For RAIDT purposes, the evidence needed would include the run ID, clinician or staff role, prompt template version, model version, inference settings, source-note snapshot identifiers, any retrieved guideline excerpts, the draft output, the human edits made before sign-off, reviewer comments, and the retention record showing whether the evidence was preserved appropriately. Auditability is central here, but the case also affects Responsibility because someone must own the review decision, Interpretability because reviewers need to understand what shaped the draft, Dependability because missing warnings raise reliability concerns, and Traceability because the pathway from source data to output must be followed.

In governance-readiness terms, strong auditability improves the organisation's ability to investigate the omission, explain what happened to clinical governance staff, refine the prompt or workflow, and demonstrate to supervisors that the system is being governed at the level where harm can actually occur: the run.

Detailed link to RAIDT

Auditability links to RAIDT in four ways.

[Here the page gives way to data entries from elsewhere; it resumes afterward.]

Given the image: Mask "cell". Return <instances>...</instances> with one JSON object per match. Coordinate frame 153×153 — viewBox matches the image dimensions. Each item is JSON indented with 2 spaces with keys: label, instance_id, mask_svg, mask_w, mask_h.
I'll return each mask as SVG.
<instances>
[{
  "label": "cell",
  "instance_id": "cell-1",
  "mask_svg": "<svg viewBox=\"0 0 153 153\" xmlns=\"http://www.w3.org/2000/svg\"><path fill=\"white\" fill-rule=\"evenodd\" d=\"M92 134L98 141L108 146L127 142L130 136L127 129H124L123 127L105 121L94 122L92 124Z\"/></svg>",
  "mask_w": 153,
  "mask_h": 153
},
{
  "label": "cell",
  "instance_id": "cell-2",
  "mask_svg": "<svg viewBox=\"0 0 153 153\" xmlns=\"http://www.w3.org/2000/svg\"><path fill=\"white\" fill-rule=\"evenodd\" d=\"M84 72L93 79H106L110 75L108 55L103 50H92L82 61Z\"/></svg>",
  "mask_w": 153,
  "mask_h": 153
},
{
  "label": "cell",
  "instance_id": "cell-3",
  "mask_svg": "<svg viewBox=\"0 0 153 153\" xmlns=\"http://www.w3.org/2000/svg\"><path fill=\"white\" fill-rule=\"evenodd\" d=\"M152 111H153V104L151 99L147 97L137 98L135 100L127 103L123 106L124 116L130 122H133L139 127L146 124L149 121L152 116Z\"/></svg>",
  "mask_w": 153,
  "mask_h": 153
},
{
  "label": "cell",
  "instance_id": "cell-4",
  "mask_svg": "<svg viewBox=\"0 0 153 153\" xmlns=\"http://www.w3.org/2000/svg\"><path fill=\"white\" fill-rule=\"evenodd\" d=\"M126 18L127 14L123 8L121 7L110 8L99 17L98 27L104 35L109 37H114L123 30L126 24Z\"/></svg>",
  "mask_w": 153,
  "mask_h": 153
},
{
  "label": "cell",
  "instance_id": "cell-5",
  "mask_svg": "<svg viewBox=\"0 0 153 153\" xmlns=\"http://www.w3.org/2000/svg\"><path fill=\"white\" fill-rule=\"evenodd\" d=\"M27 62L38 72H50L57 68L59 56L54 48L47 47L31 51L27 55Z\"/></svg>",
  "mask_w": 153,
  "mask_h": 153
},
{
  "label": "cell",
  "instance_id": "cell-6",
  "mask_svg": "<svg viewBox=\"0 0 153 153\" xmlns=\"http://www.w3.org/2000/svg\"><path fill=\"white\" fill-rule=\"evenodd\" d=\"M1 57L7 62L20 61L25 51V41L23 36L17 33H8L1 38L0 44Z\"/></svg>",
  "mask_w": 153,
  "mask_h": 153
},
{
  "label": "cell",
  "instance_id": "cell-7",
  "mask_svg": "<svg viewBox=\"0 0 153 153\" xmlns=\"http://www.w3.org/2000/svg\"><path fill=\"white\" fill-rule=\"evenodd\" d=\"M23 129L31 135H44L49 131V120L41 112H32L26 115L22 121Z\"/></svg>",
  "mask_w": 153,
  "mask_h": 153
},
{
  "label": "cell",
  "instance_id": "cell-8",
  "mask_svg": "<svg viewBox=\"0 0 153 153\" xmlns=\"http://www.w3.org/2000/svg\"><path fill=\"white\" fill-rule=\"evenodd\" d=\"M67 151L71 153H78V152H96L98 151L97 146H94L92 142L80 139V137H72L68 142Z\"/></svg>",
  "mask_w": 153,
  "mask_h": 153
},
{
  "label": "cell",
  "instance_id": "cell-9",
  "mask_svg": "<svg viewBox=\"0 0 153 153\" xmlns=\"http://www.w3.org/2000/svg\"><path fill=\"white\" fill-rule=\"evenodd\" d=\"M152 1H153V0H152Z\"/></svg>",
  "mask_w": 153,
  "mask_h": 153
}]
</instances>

First, it operationalises RAIDT's core idea that governance should attach to a specific configured use of GenAI rather than to broad claims about a tool or provider.
Second, it focuses attention on the run itself by asking whether that run can be reconstructed from usable evidence after the event.
Third, it shapes the content and quality threshold of the evidence pack and provides one pillar in the RAIDT score profile.
Fourth, it supports reviewability, contestability, audit readiness, and organisational learning because evidence can be inspected, challenged, and compared across runs.

Auditability ? Run-level evidence ? Evidence pack ? RAIDT score profile ? Governance readiness

In practical terms, this means that auditability is one of the mechanisms by which RAIDT converts governance from principle statements into reviewable records and actionable oversight.

Link to the five RAIDT pillars

Responsibility

Responsibility asks who is answerable for the run and who must act when a problem is identified. Auditability strengthens responsibility because accountability is weak if nobody can inspect what happened.